Everybody’s efforts 3/2/2017

Yesterday I was stuck with something. It was about my small job opportunity. Every time I went there, I came back exhausted. I thought about the reason. Perhaps, it was about the person’s sad energy. The person clung on me energetically asking for help, and that was why I felt drained every time I saw the person. Even when I am back home, the person’s sad face is around my energy field.

I didn’t want to hurt the person’s feeling. I thought very hard about the best excuse that I can use to decline the offer but I couldn’t figure it out the best excuse.

Before I went to bed last night, I saw my friend’s Facebook Page. She shares the Angel card reading almost every day. The message that she shared yesterday was “it is okay to say No whenever we need to do so.” She also mentioned that saying no will result in better outcome not only to the person him/herself but to others such as the person who is declined.

I thanked her for sharing the right timing message and confirmation.

This morning, I received a phone call and my small job opportunity was cancelled.
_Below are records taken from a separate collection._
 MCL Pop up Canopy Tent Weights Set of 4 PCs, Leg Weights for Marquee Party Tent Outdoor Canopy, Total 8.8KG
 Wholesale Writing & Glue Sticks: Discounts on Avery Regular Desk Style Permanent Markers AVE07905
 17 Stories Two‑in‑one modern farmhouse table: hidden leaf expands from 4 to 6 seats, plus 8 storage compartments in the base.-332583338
So, interesting enough, I didn’t need to create any excuse to turn down to the person, but the person had another reason to cancel it.  

I got relieved. I thought it interesting and awed how things are going well. I don’t take this as coincident but I take it as blessing. Technically speaking, everything that happens in our daily life is blessing.
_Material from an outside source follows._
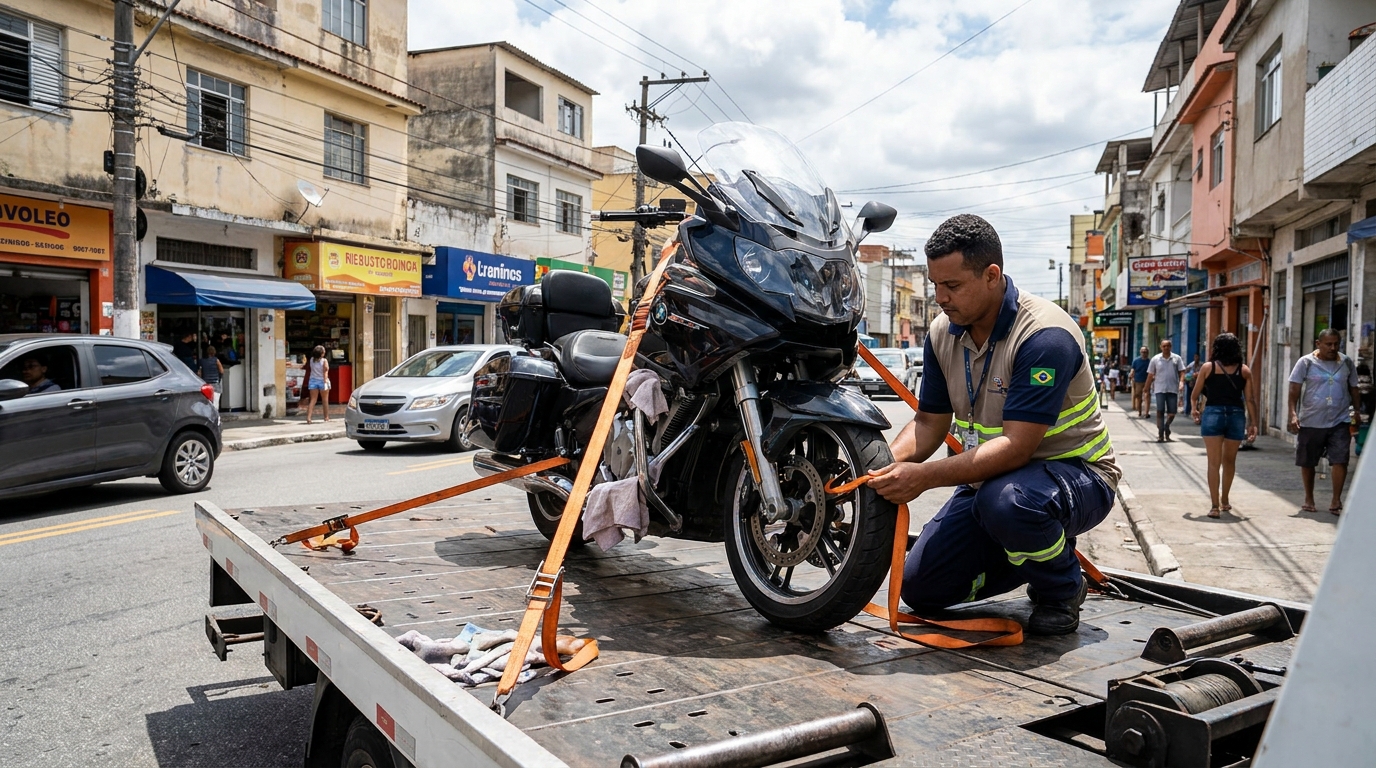 Guincho para Moto em Santos‑SP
I believe I am not the only one who feels the surrounding vibration is uplifting. And I take this as the result from everybody. Everybody who currently lives on our lives as well as our angels and spirits is contributing to this vibrational uplifting.

Any feedback? (^^♪

Original resolution 3/1/2017

So, yesterday I was down because of not winning the contest. But before I went to bed, I received an email from my friend with lots of her warmhearted encouragements. While I was replying back to her, I started calming down. I ended up sending her my reply with long email.

While writing, it made me realize of my original resolution. Why do I write? It is because writing is what I love to do. My original resolution is to do what I love, what my soul loves to do.

I came to understand that I needed to remember my original resolution all the time. I write because I love to do so. My original intention is not to become famous nor to become rich from publishing my books. My original intention is to share messages and inspiration through my writing.

I will keep writing no matter what. If there is no audience, that is fine with me. As long as my soul is satisfied with my action, I am fine with it.

Of course to be honest, I still have desire to be a world well-known author so that I can share messages from spirits through my writing. But I decided to let spirits decide about the divine timing and method. I know it will come, as all my desires and dreams eventually came true in my life. I just need to stay being happy and doing what I love.

This month is my birthday month. I am ready to receive all the unexpected opportunities thrown from my family souls. They love to surprise me.

Any feedback? (^^♪

Not being needed 2/28/2017

Today was one of my biggest days in life. I felt nervous, because today was the winner’s announcement day of Hay House Writer’s Contest.

In the afternoon, I checked their Facebook page and saw the three winner’s names. But my book proposal didn’t win.

I cried. I felt sad. For not being needed.

***

After cried for a while, letting go of my sad feeling, I started feeling calm down.

I guess it is fine with me.

At this moment, I am surrounded by great environment. I have my dear family. My life is peaceful with my family.

Maybe I just dreamed too much about winning the contest.

Maybe I should stop dreaming big, but instead, I should appreciate what I have and what I am provided, and continue living my life in a humble way.

Thank you to my dear friends, for your kind support and encouragements. And sorry, that my book proposal didn’t win.

But I am not going to give up on publishing my books. Someday. At a divine timing. They will be everywhere in the world…, I think.